Budget

Addressing California’s Budget Shortfall

The Legislative Analyst’s office (LAO) has forecasted a budget shortfall of $25 billion for Fiscal 2023-24 even if a recession does not occur. A recession could trim revenues by an additional $30 billion to $50 billion. Since the state has general purpose reserves of only $23 billion, LAO recommends, and we agree, that the Legislature not dip into reserves to cover a pre-recession deficit:

Screenshot of excerpt from Legislative Analyst’s Office 2023-2024 California Budget Fiscal Outlook report. The excerpt reads: “Save Reserves for a Recession. The $25 billion budget problem in 2023-24 is roughly equivalent to the amount of general-purpose reserves that the Legislature could have available to allocate to General Fund programs ($23 billion). While our lower revenue estimates incorporate the risk of a recession, they do not reflect a recession scenario.
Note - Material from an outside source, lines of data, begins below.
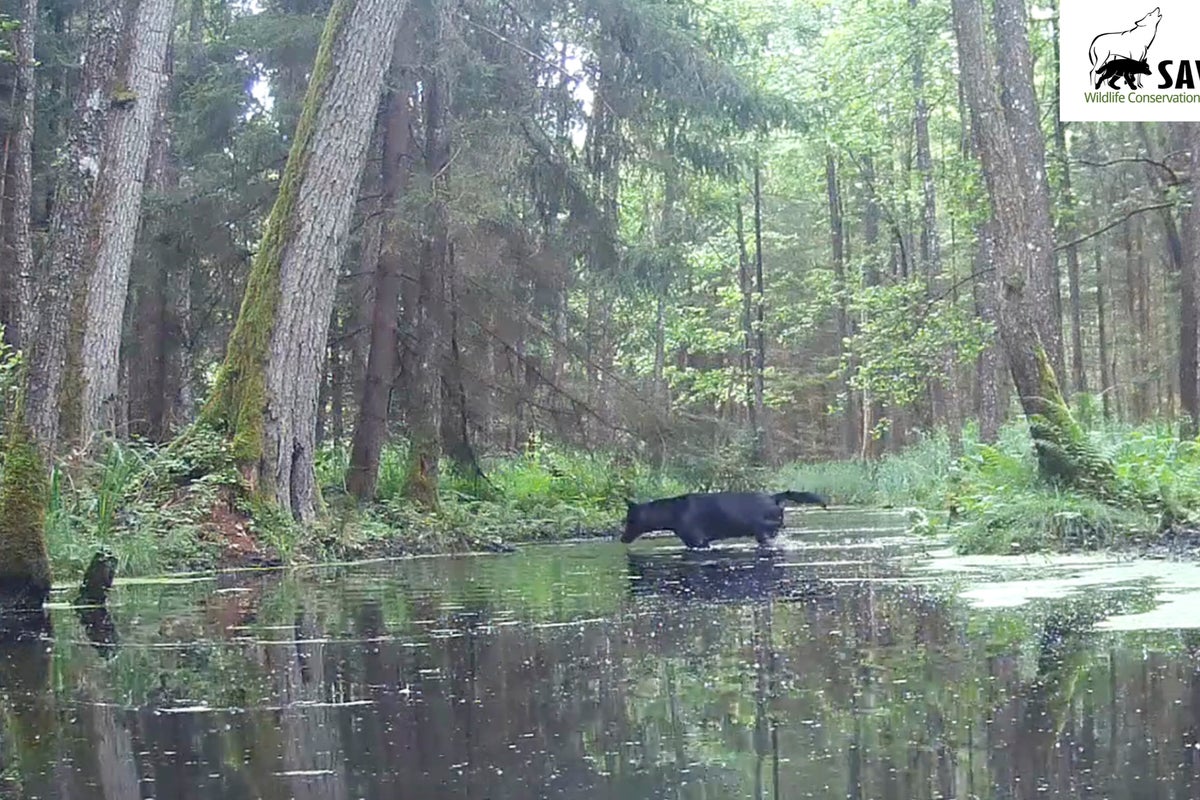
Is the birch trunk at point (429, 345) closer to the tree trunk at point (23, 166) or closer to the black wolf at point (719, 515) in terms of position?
the black wolf at point (719, 515)

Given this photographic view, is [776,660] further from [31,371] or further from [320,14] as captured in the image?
[320,14]

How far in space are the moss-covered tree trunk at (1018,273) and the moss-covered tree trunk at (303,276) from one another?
5189mm

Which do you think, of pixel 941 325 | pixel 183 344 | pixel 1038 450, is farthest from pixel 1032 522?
pixel 941 325

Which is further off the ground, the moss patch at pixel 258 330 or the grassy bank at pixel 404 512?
the moss patch at pixel 258 330

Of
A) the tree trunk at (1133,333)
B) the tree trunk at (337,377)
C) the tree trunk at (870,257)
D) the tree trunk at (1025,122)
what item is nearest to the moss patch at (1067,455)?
the tree trunk at (1025,122)

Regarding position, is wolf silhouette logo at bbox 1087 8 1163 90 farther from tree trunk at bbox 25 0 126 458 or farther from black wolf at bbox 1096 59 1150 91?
tree trunk at bbox 25 0 126 458

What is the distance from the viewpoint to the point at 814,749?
3062mm

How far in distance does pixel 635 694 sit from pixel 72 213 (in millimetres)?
7461

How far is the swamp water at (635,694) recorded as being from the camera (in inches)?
113

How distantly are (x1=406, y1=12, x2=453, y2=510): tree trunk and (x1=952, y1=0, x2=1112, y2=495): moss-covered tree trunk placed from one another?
Result: 5.81 meters

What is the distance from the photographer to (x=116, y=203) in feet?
42.1

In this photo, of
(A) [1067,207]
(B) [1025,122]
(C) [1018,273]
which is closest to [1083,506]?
(C) [1018,273]

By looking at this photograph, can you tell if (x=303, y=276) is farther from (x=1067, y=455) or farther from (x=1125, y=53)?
(x=1125, y=53)

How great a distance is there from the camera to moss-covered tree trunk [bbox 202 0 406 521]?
37.7ft
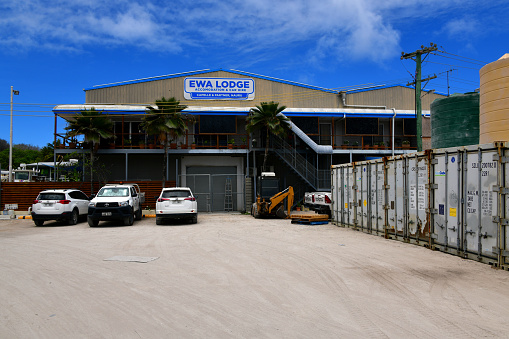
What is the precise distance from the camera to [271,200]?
832 inches

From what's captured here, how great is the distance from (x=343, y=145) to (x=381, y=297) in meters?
22.5

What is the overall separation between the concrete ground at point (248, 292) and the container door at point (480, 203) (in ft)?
1.50

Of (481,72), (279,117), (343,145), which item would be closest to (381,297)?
(481,72)

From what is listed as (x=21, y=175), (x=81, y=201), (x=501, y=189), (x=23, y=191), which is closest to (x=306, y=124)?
(x=81, y=201)

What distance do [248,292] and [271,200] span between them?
14675 mm

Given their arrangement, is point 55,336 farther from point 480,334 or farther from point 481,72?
point 481,72

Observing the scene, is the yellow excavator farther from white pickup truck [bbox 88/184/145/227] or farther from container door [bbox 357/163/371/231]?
white pickup truck [bbox 88/184/145/227]

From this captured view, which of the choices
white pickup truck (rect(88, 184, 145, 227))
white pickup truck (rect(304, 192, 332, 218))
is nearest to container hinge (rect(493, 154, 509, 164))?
white pickup truck (rect(304, 192, 332, 218))

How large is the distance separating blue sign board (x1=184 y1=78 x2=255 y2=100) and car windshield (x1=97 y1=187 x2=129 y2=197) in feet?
44.9

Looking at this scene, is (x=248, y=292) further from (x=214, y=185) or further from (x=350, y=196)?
(x=214, y=185)

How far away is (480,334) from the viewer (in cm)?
463

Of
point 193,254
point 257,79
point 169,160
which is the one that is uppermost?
point 257,79

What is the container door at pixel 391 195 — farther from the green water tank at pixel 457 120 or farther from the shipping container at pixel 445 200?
the green water tank at pixel 457 120

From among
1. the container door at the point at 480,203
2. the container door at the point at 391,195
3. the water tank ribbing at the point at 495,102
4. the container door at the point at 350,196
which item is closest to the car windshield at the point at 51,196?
the container door at the point at 350,196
Based on historical experience, should a recession occur soon, revenues could be $30 billion to $50 billion below our revenue outlook in the budget window. As such, we suggest the Legislature begin planning the 2023-24 budget without using general purpose reserves.”

Importantly, LAO also points out that its estimate “understates the actual budget problem in inflation-adjusted terms,” which means that maintenance of the current level of services would require additional spending. To preserve services, we agree with LAO’s recommendation that the Legislature pause or delay recent one-time or temporary augmentations and also encourage the Legislature to require state agencies, schools, colleges, universities and all other recipients of state funds to fully utilize federal healthcare benefits in place of state spending on healthcare for retired employees.

While now is not the time to add to reserves, a much larger general purpose reserve should remain a major objective for the Legislature. As Governor Newsom noted on page 264 of his last budget, a recession could trigger “an annual General Fund revenue loss in the range of $30 billion to $40 billion for several years.” (emphasis added). We remain supportive of efforts to permit larger deposits into reserves.